I am disgusted by this development, because I am a father.

I have a son, and I do not want him growing up in a world where he is not permitted to initiative physical affection with a beautiful mute who has lost her voice due to the spell of an evil sea witch.

In fact, if my boy ever does meet a pleasant young lass whose lack of conversation is due to a Faustian pact entered into in order to transform her fish tail into human legs, I hope he does lean in for a quick pash, and I will be proud of the lad if he does.

But without the song to teach him the way to go about it, how will he ever learn?

What kind of world do we live in if my son can't pash a beautiful mute who made a pact with an octopus sorceress?

Apparently “Kiss The Girl” is going the way of “Baby It’s Cold Outside”, the beloved seasonal classic that is being pulled from playlists willy-nilly due to the perception that it’s about date rape.

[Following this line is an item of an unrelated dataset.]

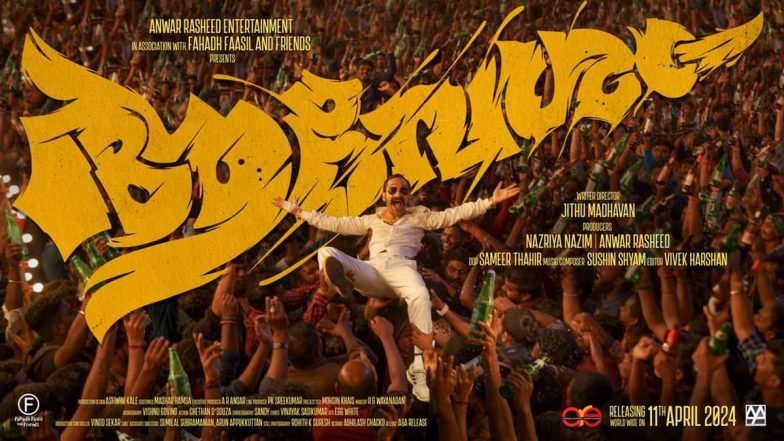 Aavesham Box Office Collection Day 13:  Fahadh Faasil's Gangster Comedy Earns Rs 100 Crore Globally!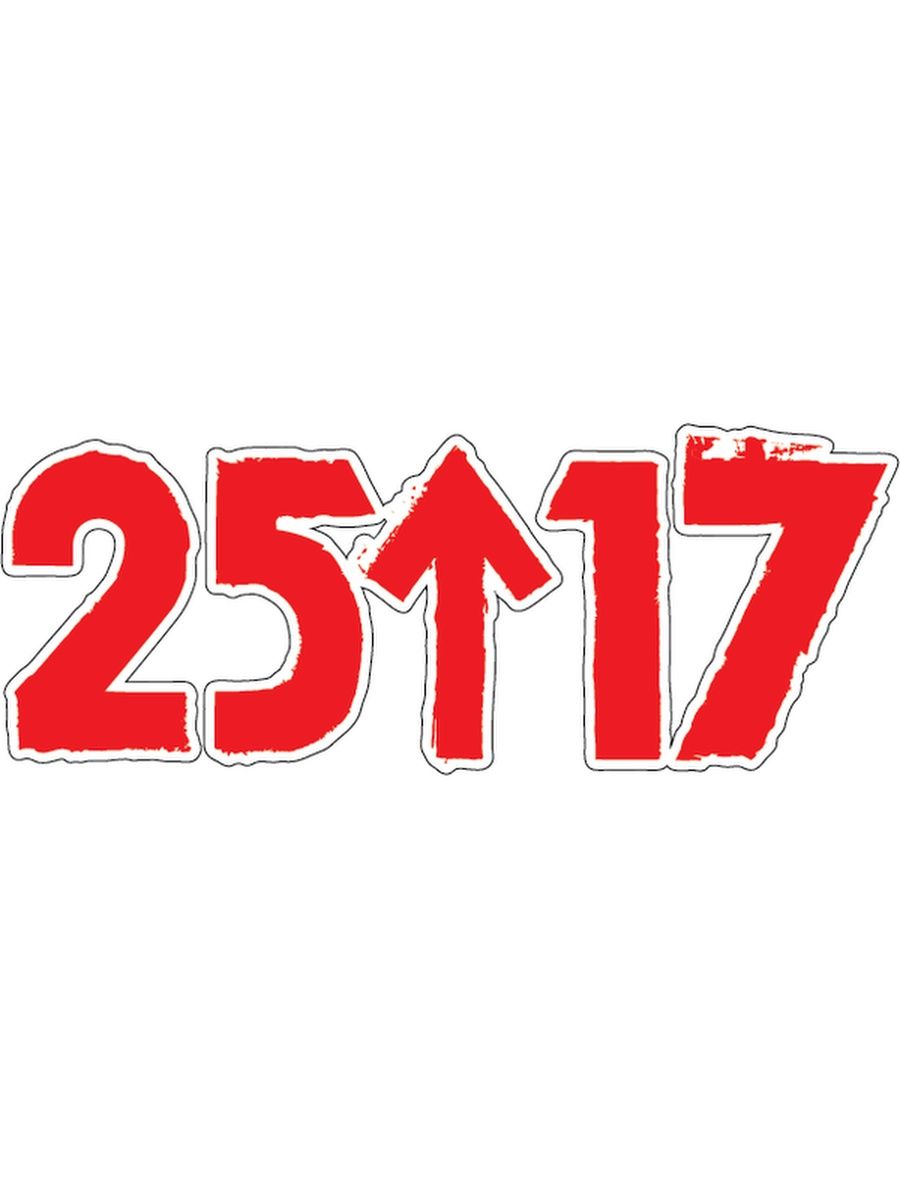 Этикетка 25. Наклейки 25/17. Наклейка -25%. NAKLEIKASHOP.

READ MORE: Backlash After Radio Station Axes Popular Christmas Song

But it’s not the song’s fault that Dean Martin was super-creepy -- the song itself is in fact a delightful little bit of musical flirtation between two people who have the red-hot quivering thigh-sweats for each other, and are engaged in collaborating on a convincing alibi to explain to the prudish society of the day why they spent the night in the same log cabin.

This is perfectly obvious to any fair-minded listener, and frankly anyone who says otherwise is denying Doris Day’s sexual agency and is therefore aggressively anti-feminist.

We have to stand firm against this creeping wowserism. If we let them take away our idioms and our Disney songs, what’s next? Banning the Grinch for nudity? Boycotting Marvel movies because Tony Stark won’t recycle his Iron man suits? Burning Famous Five books in Federation Square? OK, that last one sounds pretty good, but still.

READ MORE: This Aussie Designer Got Roasted For Using #MeToo

The point is, worrying about what’s in a song, or whether our phraseology is bigoted against animals, or whether letting children watch Labyrinth will give them inferiority complexes about the size of their groin bulges (not yet, but just you wait), can’t we focus on the big issues?

War. Starvation. Climate change. Those ads for funeral insurance where old people rejoice over their impending death.

Once we’ve solved those problems, THEN we can move on to questions of porcine racism and animated shellfish perverts.

But personally I’m happy living in a world where I can bring home the bacon, kiss the girl and persuade women to sleep with me through suggestive meteorology.

I hope I’m long dead before that world passes away.